5. No Retraining Required
The method is optimization-based and does not require retraining the underlying models, making it immediately applicable to pre-trained systems.
Citation
@article{cannistraci2023bootstrapping,
title = {Bootstrapping Parallel Anchors for Relative Representations},
author = {Cannistraci, Irene and Moschella, Luca and Maiorca, Valentino and
Fumero, Marco and Norelli, Antonio and Rodol{\`a}, Emanuele},
journal = {arXiv preprint arXiv:2303.00721},
year = {2023}
}
Authors
Irene Cannistraci · Luca Moschella · Valentino Maiorca · Marco Fumero · Antonio Norelli · Emanuele Rodolà
Sapienza University of Rome, Italy
Implementation Details
- Optimizer: Adam
- Learning Rate: 0.02 (retrieval), 0.05 (stitching)
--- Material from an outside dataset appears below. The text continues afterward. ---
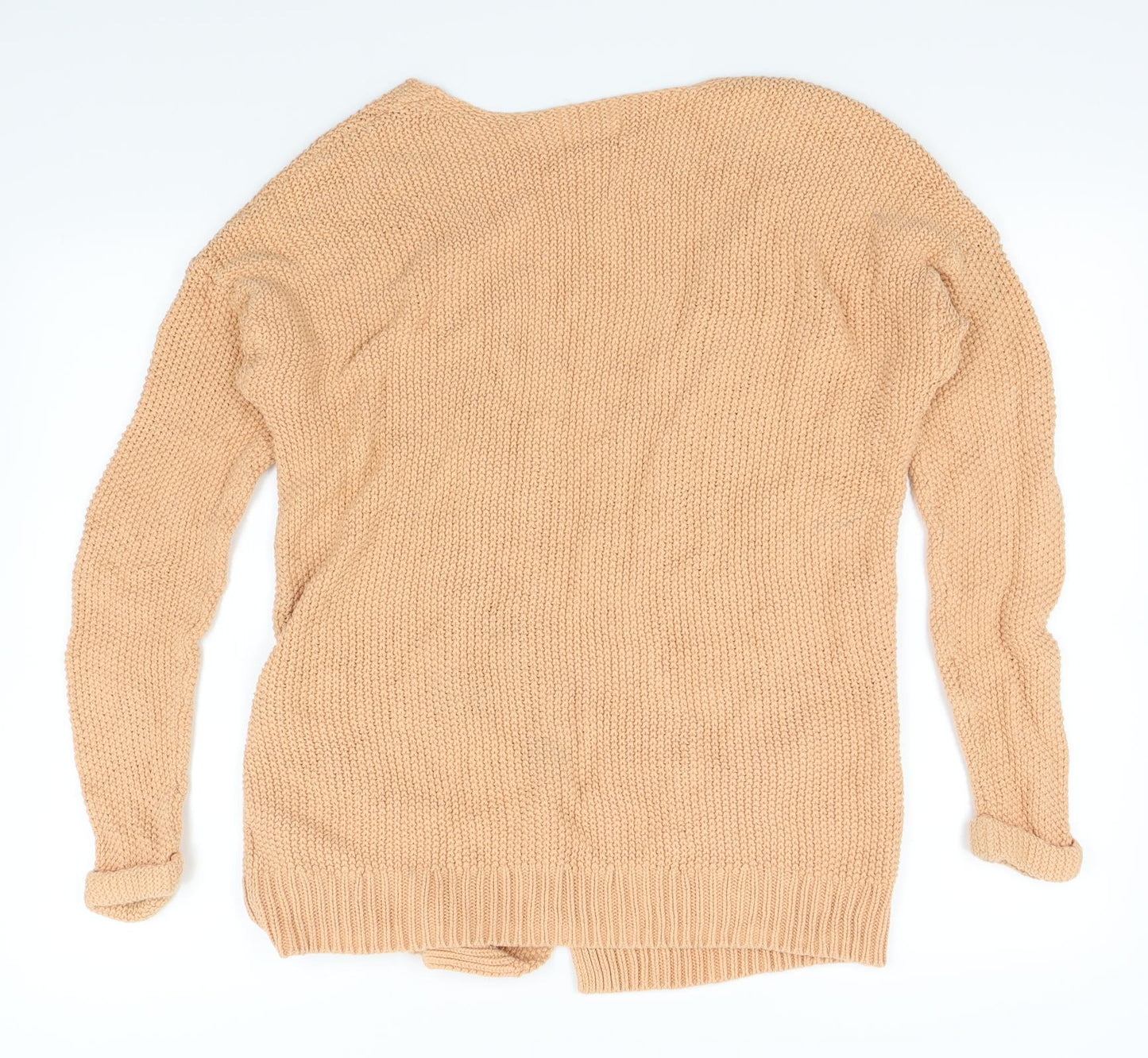 New Look Womens Orange   Cardigan Jumper Size 10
- Optimization Steps: 250 (retrieval), 125 (stitching)
- Loss Function: MSE (Mean Squared Error)
- Constraint: Unit norm (||a||₂ = 1) via GeoTorch
- Epsilon: 1e-4
- Stop Error: 1e-5
- Iterations: 1 per optimization step
- Purpose: Compute soft correspondence between domains
- PyTorch Lightning: Reproducible training pipeline
- GeoTorch: Unit norm constraints on anchors
- Sinkhorn Algorithm: Fast approximate Wasserstein distances
- HuggingFace Transformers: Pre-trained models
- HuggingFace Datasets: NLP datasets and CIFAR-10
- DVC: Data versioning and experiment tracking
Future Work and Limitations
While this work significantly reduces the number of required parallel anchors, future research directions include:
Eliminating the Seed Requirement
Exploring methods that can discover parallel anchors without any initial supervision through purely unsupervised approaches.
Scaling to Millions of Anchors
Extending the approach to handle very large-scale anchor discovery for applications requiring extensive semantic correspondence.
Multi-Domain Scenarios
Generalizing beyond pairwise domain alignment to multiple domains simultaneously for complex multi-modal systems.